• **EXERCISE GOAL**
Please continue the article on the proposed HHS rule about abortion and birth control, picking up right after its last sentence.

(Beginning of TEXT)

HHS Proposal Pushes Religious View On Birth Control

WASHINGTON, D.C. - Abortion is still legal in this country, as is the purchase and use of birth control, but you wouldn't know that by looking at the new rule proposed by the Department of Health and Human Services that would apply to all private medical providers and researchers who receive HHS funds.

Under the proposed rule, in order to obtain grants and other funds from HHS, all public and private hospitals, clinics, medical schools and researchers would have to file "written certifications" promising that they would not refuse to hire nurses and other service providers who made it known that they objected to abortion and the provision of certain types of birth control to patients. Moreover, state and local governments would have to promise, in doling out grant monies, that they would not "discriminate" against hospitals, clinics and other medical providers that refused to provide abortion and birth control services.

Supposedly, the new rule is needed to make sure that government monies will not "support morally coercive or discriminatory practices or policies in violation of federal law," and funding could be cut off from providers who object to abortion and birth control because of their "religious beliefs or moral convictions."

(End of TEXT)
(Beginning of RECORDED INFORMATION)

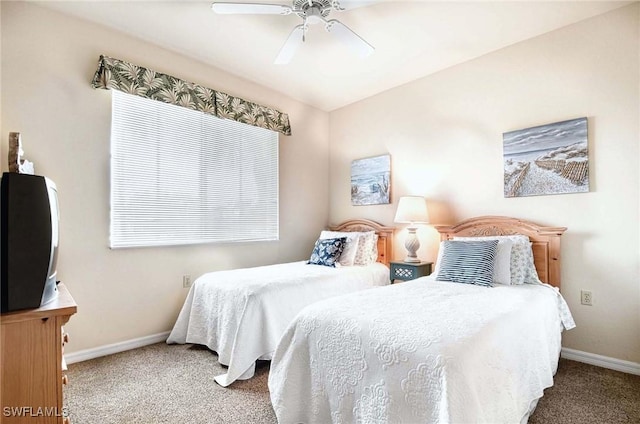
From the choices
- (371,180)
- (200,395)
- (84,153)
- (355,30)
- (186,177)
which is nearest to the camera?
(200,395)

(End of RECORDED INFORMATION)

• **EXERCISE RESULT**
However, in practice, that will mean that institutions and individuals that receive taxpayer funding to provide critical medical care to indigent patients, as well as to patients who live in rural areas with no choice of medical providers, will be able to refuse to provide medically necessary treatment simply because that treatment conflicts with their religious beliefs.

Specifically, the HHS proposal defines abortion as "any of the various procedures - including the prescription, dispensing and administration of any drug or the performance of any procedure or any other action - that results in the termination of the life of a human being in utero between conception and natural birth, whether before or after implantation." The definition used to be simply, "the termination of a pregnancy after implantation of a fertilized egg in the uterine wall."

However, under federal law, a "human being in utero" is better known as a "fetus," and fetuses can legally be terminated at least through the first trimester (three months) after conception. But the HHS rule would allow federal and state grant recipients to refuse to provide such terminations, and would even allow them to refuse to provide "morning after pills" as well as ordinary birth control pills and intrauterine devices (IUDs) which some religious groups claim function by causing spontaneous abortions. It would also, according to rhrealitycheck.org, "undermine laws that ensure pharmacies fill women's prescriptions for birth control"; allow health-care corporations (hospitals, HMOs, and health plans) to refuse to provide services or make referrals for both abortion and birth control services; and threaten laws in the 27 states that require health-care plans to cover contraception on an equal basis with other prescription medications.

As might be expected, conservative religious groups are overjoyed with the new proposal.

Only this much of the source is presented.